Jeśli chodzi o moją wadę wzroku, to niestety nie jest ona ani zbyt mała, ani zbyt prosta . Obserwuję głównie prawym okiem, w którym mam wadę sferyczną -4 dioptrie i dodatkowo nieznaczną wadę cylindryczną (niestety, nie pamiętam wartości). W oku lewym mam tylko wadę sferyczną -2,5 dioptrii. Teoretycznie mogę obserwować bez okularów na nosie, ale z praktyki wiem, że po dwóch godzinach moje oczy mają dosyć. Szkła kontaktowe to jest pewne rozwiązanie, do którego jednak ciągle nie mogę się przekonać (syndrom "obcego ciała" w oku).
Jeśli chodzi o warunki, w jakich używam teleskopu, to są one dalekie od miejskich a nawet podmiejskich. Od miejsca obserwacji, do najbliższego dużego miasta mam 40 km, w pobliżu nie mam żadnych innych źródeł światła typu latarnie uliczne, sąsiedzi itp. więc przy dobrej przejrzystości nieba zasięg okiem nieuzbrojonym często przekracza +6 - +6,5m.
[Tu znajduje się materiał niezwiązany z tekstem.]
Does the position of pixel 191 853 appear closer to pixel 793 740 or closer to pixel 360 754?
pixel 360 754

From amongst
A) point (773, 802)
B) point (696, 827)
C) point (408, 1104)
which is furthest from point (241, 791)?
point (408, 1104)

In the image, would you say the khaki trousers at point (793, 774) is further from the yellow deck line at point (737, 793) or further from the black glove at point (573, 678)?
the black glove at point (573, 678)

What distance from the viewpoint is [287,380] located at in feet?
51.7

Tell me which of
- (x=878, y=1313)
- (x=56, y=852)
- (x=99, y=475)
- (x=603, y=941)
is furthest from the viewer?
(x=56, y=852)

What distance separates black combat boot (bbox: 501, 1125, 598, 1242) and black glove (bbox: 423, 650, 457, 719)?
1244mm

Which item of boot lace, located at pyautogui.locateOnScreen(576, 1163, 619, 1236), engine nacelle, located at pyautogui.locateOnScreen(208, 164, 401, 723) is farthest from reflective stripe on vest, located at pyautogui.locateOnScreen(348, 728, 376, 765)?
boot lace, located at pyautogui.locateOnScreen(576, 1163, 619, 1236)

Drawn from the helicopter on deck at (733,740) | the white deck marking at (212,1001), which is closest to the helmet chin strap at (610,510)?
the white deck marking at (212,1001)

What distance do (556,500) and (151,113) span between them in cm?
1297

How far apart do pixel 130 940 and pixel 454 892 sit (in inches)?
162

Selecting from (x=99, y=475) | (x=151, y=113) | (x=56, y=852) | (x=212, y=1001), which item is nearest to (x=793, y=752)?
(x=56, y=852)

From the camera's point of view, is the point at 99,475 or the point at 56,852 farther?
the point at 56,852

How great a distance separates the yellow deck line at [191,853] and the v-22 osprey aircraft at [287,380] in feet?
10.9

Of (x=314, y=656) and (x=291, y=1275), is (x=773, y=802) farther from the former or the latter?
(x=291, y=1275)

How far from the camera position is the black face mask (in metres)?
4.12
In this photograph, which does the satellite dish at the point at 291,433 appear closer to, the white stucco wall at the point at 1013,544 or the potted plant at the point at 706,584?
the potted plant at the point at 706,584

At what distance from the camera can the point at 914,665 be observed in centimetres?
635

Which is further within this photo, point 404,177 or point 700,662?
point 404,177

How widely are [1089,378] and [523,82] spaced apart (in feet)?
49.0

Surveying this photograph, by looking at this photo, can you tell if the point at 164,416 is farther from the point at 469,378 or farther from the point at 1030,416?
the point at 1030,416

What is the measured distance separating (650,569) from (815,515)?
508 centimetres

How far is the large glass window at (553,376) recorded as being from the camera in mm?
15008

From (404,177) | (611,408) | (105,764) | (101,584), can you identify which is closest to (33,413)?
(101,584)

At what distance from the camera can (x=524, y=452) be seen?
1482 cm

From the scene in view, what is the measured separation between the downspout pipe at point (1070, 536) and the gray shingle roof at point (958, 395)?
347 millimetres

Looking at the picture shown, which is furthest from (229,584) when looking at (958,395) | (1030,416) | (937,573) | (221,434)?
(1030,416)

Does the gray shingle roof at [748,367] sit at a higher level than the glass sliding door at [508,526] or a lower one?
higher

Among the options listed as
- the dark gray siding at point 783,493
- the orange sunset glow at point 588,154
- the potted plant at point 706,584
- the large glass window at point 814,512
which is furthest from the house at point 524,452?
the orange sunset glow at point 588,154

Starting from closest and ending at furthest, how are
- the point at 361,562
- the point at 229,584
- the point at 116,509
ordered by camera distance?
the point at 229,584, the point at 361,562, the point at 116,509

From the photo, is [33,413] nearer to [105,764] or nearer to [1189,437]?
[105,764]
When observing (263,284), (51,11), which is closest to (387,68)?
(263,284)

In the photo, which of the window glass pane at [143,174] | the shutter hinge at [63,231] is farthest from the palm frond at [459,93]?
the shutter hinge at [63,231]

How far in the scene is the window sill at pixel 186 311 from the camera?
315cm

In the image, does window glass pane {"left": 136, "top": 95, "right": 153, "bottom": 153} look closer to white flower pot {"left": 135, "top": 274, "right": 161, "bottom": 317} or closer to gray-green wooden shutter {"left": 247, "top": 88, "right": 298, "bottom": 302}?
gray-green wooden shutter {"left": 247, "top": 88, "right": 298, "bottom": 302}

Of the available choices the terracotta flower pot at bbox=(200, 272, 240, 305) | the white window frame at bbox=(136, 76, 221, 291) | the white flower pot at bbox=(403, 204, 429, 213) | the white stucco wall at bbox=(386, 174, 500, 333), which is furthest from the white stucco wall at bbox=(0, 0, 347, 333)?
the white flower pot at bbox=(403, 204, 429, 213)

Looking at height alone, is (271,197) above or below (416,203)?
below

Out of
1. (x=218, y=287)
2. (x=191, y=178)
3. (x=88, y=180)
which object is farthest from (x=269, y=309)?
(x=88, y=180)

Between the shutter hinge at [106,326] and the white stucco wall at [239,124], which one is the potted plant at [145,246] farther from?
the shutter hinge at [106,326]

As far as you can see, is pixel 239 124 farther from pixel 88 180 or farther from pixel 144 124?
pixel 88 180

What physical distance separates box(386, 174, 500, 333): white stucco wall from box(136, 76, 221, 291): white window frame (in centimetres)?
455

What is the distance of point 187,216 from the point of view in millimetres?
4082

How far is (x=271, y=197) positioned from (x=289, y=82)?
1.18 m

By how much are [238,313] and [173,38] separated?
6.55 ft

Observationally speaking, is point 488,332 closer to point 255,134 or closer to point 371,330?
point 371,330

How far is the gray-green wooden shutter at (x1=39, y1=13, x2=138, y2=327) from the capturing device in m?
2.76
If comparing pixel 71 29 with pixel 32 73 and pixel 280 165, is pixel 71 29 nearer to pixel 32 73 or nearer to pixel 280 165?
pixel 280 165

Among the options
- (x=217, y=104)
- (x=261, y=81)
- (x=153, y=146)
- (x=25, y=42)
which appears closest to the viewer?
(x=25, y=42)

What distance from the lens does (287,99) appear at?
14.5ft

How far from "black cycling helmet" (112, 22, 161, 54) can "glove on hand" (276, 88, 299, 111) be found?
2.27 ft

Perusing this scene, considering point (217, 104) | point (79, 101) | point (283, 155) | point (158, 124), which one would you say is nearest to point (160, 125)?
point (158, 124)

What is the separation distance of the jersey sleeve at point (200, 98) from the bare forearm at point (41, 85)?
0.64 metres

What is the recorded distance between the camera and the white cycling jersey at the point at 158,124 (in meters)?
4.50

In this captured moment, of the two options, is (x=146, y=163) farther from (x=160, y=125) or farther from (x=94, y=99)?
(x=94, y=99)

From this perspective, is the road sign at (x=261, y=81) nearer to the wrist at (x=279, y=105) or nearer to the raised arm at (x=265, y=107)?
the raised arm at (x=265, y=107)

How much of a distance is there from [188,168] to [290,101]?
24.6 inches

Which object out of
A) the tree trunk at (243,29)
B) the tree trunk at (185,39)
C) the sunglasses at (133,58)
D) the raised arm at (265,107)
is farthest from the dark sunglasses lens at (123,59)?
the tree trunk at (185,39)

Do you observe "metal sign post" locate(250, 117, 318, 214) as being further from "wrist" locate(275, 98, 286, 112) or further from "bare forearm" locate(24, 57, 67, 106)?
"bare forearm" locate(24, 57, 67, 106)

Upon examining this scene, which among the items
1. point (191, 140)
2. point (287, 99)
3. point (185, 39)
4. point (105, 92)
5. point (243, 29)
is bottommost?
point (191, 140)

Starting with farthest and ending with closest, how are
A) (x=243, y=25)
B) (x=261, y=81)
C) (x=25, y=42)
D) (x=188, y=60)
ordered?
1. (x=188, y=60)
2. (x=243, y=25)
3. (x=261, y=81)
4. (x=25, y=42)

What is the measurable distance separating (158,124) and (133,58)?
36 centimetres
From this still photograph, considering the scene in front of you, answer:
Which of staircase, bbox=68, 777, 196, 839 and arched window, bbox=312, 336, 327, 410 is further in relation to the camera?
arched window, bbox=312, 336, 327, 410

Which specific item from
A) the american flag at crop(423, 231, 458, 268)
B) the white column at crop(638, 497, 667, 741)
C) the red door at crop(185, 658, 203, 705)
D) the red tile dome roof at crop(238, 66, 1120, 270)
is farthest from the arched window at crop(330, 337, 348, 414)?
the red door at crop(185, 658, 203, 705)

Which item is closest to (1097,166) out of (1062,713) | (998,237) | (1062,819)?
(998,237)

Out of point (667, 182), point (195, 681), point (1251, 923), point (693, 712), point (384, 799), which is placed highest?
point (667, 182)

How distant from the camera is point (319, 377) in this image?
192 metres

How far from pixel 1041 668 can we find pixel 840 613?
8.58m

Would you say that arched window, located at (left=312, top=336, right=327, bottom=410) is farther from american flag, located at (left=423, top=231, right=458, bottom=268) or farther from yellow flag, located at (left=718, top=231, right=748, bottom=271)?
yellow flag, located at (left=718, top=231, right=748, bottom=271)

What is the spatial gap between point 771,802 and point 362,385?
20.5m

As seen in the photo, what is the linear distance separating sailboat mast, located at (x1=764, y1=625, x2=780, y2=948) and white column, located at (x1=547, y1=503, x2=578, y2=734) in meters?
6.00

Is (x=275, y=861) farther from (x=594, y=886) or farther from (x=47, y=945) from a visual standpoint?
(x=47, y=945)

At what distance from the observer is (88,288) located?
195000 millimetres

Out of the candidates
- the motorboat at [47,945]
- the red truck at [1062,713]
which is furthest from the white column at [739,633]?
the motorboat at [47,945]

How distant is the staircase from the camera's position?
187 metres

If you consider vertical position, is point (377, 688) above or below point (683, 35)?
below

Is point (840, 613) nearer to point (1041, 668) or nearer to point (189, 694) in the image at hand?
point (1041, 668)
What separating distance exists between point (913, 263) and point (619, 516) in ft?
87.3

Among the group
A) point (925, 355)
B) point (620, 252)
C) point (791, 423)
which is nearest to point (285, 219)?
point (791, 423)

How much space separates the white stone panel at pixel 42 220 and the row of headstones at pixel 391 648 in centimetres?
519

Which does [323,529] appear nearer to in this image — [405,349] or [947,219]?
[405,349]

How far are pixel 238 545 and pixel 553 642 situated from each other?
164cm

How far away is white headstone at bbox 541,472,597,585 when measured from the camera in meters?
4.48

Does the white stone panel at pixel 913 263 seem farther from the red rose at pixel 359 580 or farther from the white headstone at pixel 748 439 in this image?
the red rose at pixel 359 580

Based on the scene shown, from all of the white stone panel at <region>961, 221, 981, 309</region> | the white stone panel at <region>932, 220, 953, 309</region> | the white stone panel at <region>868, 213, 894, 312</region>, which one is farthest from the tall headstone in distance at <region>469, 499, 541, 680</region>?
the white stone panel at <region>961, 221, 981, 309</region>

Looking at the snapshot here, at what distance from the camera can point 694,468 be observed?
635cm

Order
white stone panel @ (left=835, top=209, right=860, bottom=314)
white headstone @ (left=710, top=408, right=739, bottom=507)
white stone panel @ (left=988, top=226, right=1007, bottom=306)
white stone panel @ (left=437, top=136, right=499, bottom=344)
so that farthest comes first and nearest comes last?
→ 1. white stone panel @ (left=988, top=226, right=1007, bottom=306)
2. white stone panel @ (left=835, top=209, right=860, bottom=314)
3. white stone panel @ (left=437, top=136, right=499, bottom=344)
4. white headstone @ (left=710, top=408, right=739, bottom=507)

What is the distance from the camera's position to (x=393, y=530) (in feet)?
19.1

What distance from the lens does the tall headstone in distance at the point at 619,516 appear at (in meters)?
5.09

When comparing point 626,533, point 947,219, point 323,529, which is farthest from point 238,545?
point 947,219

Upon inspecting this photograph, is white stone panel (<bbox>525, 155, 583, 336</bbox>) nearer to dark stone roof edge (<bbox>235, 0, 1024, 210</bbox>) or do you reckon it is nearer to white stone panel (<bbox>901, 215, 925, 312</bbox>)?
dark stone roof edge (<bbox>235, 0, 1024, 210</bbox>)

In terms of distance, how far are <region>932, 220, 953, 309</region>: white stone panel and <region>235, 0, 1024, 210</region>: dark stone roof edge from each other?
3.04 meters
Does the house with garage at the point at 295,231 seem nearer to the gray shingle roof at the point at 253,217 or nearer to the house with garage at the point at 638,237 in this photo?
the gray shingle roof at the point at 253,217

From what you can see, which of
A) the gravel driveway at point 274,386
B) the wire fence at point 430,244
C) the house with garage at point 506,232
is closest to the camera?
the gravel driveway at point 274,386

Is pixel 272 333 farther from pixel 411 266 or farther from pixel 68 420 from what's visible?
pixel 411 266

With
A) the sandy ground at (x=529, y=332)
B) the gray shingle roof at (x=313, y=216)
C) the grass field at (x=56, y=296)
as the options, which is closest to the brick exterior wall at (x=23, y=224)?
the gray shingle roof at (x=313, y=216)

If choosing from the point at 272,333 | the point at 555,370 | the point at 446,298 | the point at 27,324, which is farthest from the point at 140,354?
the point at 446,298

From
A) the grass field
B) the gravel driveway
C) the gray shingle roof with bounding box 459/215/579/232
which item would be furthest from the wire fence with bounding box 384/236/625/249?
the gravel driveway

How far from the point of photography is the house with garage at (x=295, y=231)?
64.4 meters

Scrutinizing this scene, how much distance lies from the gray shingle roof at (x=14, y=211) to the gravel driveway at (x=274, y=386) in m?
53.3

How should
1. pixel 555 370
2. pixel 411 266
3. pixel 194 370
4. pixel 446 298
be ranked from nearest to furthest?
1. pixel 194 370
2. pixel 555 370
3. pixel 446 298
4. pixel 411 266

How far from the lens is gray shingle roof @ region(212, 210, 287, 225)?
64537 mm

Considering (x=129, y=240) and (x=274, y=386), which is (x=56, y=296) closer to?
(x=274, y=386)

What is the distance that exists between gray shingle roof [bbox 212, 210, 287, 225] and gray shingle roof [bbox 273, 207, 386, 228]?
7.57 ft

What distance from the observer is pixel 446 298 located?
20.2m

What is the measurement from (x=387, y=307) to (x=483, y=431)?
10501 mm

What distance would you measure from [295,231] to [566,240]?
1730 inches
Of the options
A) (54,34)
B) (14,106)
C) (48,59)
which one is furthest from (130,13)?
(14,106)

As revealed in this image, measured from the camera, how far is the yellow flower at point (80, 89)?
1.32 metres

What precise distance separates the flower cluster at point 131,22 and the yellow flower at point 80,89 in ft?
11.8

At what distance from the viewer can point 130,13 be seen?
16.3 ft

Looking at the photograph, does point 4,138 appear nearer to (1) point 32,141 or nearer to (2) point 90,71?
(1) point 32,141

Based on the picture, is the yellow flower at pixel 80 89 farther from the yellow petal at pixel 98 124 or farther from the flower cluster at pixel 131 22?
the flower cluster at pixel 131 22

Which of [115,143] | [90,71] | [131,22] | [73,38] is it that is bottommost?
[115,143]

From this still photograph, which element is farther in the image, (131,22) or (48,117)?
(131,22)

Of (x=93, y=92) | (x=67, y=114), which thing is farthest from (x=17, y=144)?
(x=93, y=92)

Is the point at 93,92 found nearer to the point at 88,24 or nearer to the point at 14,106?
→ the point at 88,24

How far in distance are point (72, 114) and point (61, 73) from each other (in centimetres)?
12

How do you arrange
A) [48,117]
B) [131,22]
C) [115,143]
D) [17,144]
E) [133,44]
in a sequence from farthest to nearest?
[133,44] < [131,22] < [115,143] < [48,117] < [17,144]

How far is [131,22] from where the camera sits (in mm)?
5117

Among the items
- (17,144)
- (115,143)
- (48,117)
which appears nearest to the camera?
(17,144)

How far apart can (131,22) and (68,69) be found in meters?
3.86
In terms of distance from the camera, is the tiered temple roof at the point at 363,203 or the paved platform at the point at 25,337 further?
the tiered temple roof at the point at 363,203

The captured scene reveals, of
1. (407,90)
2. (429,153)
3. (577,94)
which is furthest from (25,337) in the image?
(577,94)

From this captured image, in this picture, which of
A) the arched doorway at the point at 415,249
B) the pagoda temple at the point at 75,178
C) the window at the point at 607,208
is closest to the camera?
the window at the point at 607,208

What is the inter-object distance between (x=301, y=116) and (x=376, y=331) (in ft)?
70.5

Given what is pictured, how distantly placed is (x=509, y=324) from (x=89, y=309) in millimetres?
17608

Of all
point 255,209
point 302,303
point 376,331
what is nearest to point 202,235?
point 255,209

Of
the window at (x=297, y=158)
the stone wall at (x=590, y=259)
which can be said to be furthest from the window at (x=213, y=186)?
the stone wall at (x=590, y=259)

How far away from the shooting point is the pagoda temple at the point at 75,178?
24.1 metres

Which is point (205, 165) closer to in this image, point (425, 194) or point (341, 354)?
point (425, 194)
Mam pytanie dodatkowe do Hansa (któremu dziękuję za obszerny, wyjaśniający post) ale i pozostałych Kolegów: czy tak duży i w sumie ciężki okular jak np. Vixen LVW (waży chyba ok. 0,5 kg) nie jest zbyt dużym obciążeniem dla fabrycznego wyciągu w Syncie 150/750? Spotkałem się z opinią, że tak ciężkie okulary mogą wymagać wymiany wyciągu fabrycznego na mocniejszy, gdyż ten fabryczny jest zbyt słaby i może szybko się wypracować.